**What the task requires**
Print each of the records below, leaving every word as it is.

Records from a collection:
+---+

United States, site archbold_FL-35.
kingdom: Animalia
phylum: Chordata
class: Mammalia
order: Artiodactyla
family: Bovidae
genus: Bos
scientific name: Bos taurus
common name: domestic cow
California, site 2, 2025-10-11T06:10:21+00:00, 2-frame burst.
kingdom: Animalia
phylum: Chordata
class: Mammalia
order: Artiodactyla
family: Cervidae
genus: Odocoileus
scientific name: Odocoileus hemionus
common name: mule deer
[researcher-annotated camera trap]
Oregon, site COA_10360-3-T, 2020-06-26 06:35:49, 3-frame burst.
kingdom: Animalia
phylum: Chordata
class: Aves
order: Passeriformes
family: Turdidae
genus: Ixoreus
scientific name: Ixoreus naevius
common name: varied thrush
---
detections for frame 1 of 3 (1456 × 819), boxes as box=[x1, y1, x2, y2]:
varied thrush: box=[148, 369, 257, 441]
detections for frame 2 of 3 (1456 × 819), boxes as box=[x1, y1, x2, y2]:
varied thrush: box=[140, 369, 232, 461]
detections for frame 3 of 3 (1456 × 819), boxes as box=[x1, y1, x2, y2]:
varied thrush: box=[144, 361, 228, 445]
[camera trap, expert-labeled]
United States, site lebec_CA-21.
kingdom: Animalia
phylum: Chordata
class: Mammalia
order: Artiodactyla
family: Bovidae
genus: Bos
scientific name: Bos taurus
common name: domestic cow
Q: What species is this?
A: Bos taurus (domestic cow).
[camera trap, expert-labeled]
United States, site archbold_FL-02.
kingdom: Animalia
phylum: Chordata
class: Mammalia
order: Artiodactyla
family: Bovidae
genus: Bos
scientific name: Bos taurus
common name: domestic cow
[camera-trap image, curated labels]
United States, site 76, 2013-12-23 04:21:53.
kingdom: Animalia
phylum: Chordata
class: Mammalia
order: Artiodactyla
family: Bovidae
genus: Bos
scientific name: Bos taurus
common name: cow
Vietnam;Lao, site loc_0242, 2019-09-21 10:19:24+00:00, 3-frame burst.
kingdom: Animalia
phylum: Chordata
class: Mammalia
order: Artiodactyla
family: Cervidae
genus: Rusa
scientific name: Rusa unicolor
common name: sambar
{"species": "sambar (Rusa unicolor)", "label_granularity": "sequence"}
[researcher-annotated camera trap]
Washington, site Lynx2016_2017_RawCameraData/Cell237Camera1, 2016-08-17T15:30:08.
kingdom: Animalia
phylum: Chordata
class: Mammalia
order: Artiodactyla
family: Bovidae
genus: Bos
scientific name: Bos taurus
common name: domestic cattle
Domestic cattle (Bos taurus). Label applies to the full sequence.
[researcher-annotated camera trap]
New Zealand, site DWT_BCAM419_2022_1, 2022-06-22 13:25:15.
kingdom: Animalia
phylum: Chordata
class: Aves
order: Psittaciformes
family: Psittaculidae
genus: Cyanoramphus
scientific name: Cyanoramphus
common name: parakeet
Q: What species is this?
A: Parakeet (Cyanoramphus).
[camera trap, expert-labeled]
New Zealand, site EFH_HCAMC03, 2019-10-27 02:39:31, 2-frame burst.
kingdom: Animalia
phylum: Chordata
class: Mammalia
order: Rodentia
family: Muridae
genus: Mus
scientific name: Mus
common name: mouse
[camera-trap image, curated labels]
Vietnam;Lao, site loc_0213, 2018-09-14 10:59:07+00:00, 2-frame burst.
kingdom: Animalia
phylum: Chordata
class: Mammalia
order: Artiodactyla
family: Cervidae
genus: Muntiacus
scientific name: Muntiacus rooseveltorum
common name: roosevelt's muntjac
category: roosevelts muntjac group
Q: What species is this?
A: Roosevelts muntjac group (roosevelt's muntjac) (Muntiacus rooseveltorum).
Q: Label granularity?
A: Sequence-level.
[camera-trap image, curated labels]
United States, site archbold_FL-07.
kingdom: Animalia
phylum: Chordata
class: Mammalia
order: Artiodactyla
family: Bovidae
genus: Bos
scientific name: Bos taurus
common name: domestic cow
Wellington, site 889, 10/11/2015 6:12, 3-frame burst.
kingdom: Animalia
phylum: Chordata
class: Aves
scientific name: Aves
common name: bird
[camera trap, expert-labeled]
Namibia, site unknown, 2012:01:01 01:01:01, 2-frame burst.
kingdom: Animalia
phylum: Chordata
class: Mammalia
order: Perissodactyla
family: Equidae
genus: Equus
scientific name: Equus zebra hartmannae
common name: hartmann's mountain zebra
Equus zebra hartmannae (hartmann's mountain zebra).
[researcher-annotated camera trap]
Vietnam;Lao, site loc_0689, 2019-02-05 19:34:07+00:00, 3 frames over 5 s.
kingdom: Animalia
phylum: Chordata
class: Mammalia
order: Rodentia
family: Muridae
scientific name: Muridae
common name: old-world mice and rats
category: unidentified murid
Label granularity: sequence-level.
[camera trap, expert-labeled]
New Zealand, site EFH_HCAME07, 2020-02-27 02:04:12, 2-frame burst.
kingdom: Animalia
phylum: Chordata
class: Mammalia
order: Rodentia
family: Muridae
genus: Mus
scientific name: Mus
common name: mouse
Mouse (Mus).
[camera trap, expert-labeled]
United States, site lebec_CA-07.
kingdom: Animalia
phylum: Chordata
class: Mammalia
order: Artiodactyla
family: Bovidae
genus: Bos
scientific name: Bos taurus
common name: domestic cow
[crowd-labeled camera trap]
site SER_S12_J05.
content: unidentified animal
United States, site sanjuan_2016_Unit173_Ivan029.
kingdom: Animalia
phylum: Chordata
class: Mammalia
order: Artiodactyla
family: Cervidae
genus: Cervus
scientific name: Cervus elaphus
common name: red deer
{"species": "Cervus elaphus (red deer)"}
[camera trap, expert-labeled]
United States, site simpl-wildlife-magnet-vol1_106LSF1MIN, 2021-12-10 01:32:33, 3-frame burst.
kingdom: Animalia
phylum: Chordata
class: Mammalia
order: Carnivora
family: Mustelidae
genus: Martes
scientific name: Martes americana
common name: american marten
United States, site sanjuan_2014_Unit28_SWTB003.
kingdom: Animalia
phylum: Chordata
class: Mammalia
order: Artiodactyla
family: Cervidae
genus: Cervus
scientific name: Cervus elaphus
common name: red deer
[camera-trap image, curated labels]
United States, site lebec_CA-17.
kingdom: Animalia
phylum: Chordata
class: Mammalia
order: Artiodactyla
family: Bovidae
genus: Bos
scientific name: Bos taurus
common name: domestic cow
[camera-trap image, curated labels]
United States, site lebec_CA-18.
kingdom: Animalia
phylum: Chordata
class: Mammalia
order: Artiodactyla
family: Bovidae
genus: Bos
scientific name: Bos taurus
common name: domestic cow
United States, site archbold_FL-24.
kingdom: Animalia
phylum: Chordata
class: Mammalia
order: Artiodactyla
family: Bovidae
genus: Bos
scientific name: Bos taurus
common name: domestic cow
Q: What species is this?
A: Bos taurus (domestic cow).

+---+

**Task answer**
United States, site archbold_FL-35.
kingdom: Animalia
phylum: Chordata
class: Mammalia
order: Artiodactyla
family: Bovidae
genus: Bos
scientific name: Bos taurus
common name: domestic cow
California, site 2, 2025-10-11T06:10:21+00:00, 2-frame burst.
kingdom: Animalia
phylum: Chordata
class: Mammalia
order: Artiodactyla
family: Cervidae
genus: Odocoileus
scientific name: Odocoileus hemionus
common name: mule deer
[researcher-annotated camera trap]
Oregon, site COA_10360-3-T, 2020-06-26 06:35:49, 3-frame burst.
kingdom: Animalia
phylum: Chordata
class: Aves
order: Passeriformes
family: Turdidae
genus: Ixoreus
scientific name: Ixoreus naevius
common name: varied thrush
---
detections for frame 1 of 3 (1456 × 819), boxes as box=[x1, y1, x2, y2]:
varied thrush: box=[148, 369, 257, 441]
detections for frame 2 of 3 (1456 × 819), boxes as box=[x1, y1, x2, y2]:
varied thrush: box=[140, 369, 232, 461]
detections for frame 3 of 3 (1456 × 819), boxes as box=[x1, y1, x2, y2]:
varied thrush: box=[144, 361, 228, 445]
[camera trap, expert-labeled]
United States, site lebec_CA-21.
kingdom: Animalia
phylum: Chordata
class: Mammalia
order: Artiodactyla
family: Bovidae
genus: Bos
scientific name: Bos taurus
common name: domestic cow
Q: What species is this?
A: Bos taurus (domestic cow).
[camera trap, expert-labeled]
United States, site archbold_FL-02.
kingdom: Animalia
phylum: Chordata
class: Mammalia
order: Artiodactyla
family: Bovidae
genus: Bos
scientific name: Bos taurus
common name: domestic cow
[camera-trap image, curated labels]
United States, site 76, 2013-12-23 04:21:53.
kingdom: Animalia
phylum: Chordata
class: Mammalia
order: Artiodactyla
family: Bovidae
genus: Bos
scientific name: Bos taurus
common name: cow
Vietnam;Lao, site loc_0242, 2019-09-21 10:19:24+00:00, 3-frame burst.
kingdom: Animalia
phylum: Chordata
class: Mammalia
order: Artiodactyla
family: Cervidae
genus: Rusa
scientific name: Rusa unicolor
common name: sambar
{"species": "sambar (Rusa unicolor)", "label_granularity": "sequence"}
[researcher-annotated camera trap]
Washington, site Lynx2016_2017_RawCameraData/Cell237Camera1, 2016-08-17T15:30:08.
kingdom: Animalia
phylum: Chordata
class: Mammalia
order: Artiodactyla
family: Bovidae
genus: Bos
scientific name: Bos taurus
common name: domestic cattle
Domestic cattle (Bos taurus). Label applies to the full sequence.
[researcher-annotated camera trap]
New Zealand, site DWT_BCAM419_2022_1, 2022-06-22 13:25:15.
kingdom: Animalia
phylum: Chordata
class: Aves
order: Psittaciformes
family: Psittaculidae
genus: Cyanoramphus
scientific name: Cyanoramphus
common name: parakeet
Q: What species is this?
A: Parakeet (Cyanoramphus).
[camera trap, expert-labeled]
New Zealand, site EFH_HCAMC03, 2019-10-27 02:39:31, 2-frame burst.
kingdom: Animalia
phylum: Chordata
class: Mammalia
order: Rodentia
family: Muridae
genus: Mus
scientific name: Mus
common name: mouse
[camera-trap image, curated labels]
Vietnam;Lao, site loc_0213, 2018-09-14 10:59:07+00:00, 2-frame burst.
kingdom: Animalia
phylum: Chordata
class: Mammalia
order: Artiodactyla
family: Cervidae
genus: Muntiacus
scientific name: Muntiacus rooseveltorum
common name: roosevelt's muntjac
category: roosevelts muntjac group
Q: What species is this?
A: Roosevelts muntjac group (roosevelt's muntjac) (Muntiacus rooseveltorum).
Q: Label granularity?
A: Sequence-level.
[camera-trap image, curated labels]
United States, site archbold_FL-07.
kingdom: Animalia
phylum: Chordata
class: Mammalia
order: Artiodactyla
family: Bovidae
genus: Bos
scientific name: Bos taurus
common name: domestic cow
Wellington, site 889, 10/11/2015 6:12, 3-frame burst.
kingdom: Animalia
phylum: Chordata
class: Aves
scientific name: Aves
common name: bird
[camera trap, expert-labeled]
Namibia, site unknown, 2012:01:01 01:01:01, 2-frame burst.
kingdom: Animalia
phylum: Chordata
class: Mammalia
order: Perissodactyla
family: Equidae
genus: Equus
scientific name: Equus zebra hartmannae
common name: hartmann's mountain zebra
Equus zebra hartmannae (hartmann's mountain zebra).
[researcher-annotated camera trap]
Vietnam;Lao, site loc_0689, 2019-02-05 19:34:07+00:00, 3 frames over 5 s.
kingdom: Animalia
phylum: Chordata
class: Mammalia
order: Rodentia
family: Muridae
scientific name: Muridae
common name: old-world mice and rats
category: unidentified murid
Label granularity: sequence-level.
[camera trap, expert-labeled]
New Zealand, site EFH_HCAME07, 2020-02-27 02:04:12, 2-frame burst.
kingdom: Animalia
phylum: Chordata
class: Mammalia
order: Rodentia
family: Muridae
genus: Mus
scientific name: Mus
common name: mouse
Mouse (Mus).
[camera trap, expert-labeled]
United States, site lebec_CA-07.
kingdom: Animalia
phylum: Chordata
class: Mammalia
order: Artiodactyla
family: Bovidae
genus: Bos
scientific name: Bos taurus
common name: domestic cow
[crowd-labeled camera trap]
site SER_S12_J05.
content: unidentified animal
United States, site sanjuan_2016_Unit173_Ivan029.
kingdom: Animalia
phylum: Chordata
class: Mammalia
order: Artiodactyla
family: Cervidae
genus: Cervus
scientific name: Cervus elaphus
common name: red deer
{"species": "Cervus elaphus (red deer)"}
[camera trap, expert-labeled]
United States, site simpl-wildlife-magnet-vol1_106LSF1MIN, 2021-12-10 01:32:33, 3-frame burst.
kingdom: Animalia
phylum: Chordata
class: Mammalia
order: Carnivora
family: Mustelidae
genus: Martes
scientific name: Martes americana
common name: american marten
United States, site sanjuan_2014_Unit28_SWTB003.
kingdom: Animalia
phylum: Chordata
class: Mammalia
order: Artiodactyla
family: Cervidae
genus: Cervus
scientific name: Cervus elaphus
common name: red deer
[camera-trap image, curated labels]
United States, site lebec_CA-17.
kingdom: Animalia
phylum: Chordata
class: Mammalia
order: Artiodactyla
family: Bovidae
genus: Bos
scientific name: Bos taurus
common name: domestic cow
[camera-trap image, curated labels]
United States, site lebec_CA-18.
kingdom: Animalia
phylum: Chordata
class: Mammalia
order: Artiodactyla
family: Bovidae
genus: Bos
scientific name: Bos taurus
common name: domestic cow
United States, site archbold_FL-24.
kingdom: Animalia
phylum: Chordata
class: Mammalia
order: Artiodactyla
family: Bovidae
genus: Bos
scientific name: Bos taurus
common name: domestic cow
Q: What species is this?
A: Bos taurus (domestic cow).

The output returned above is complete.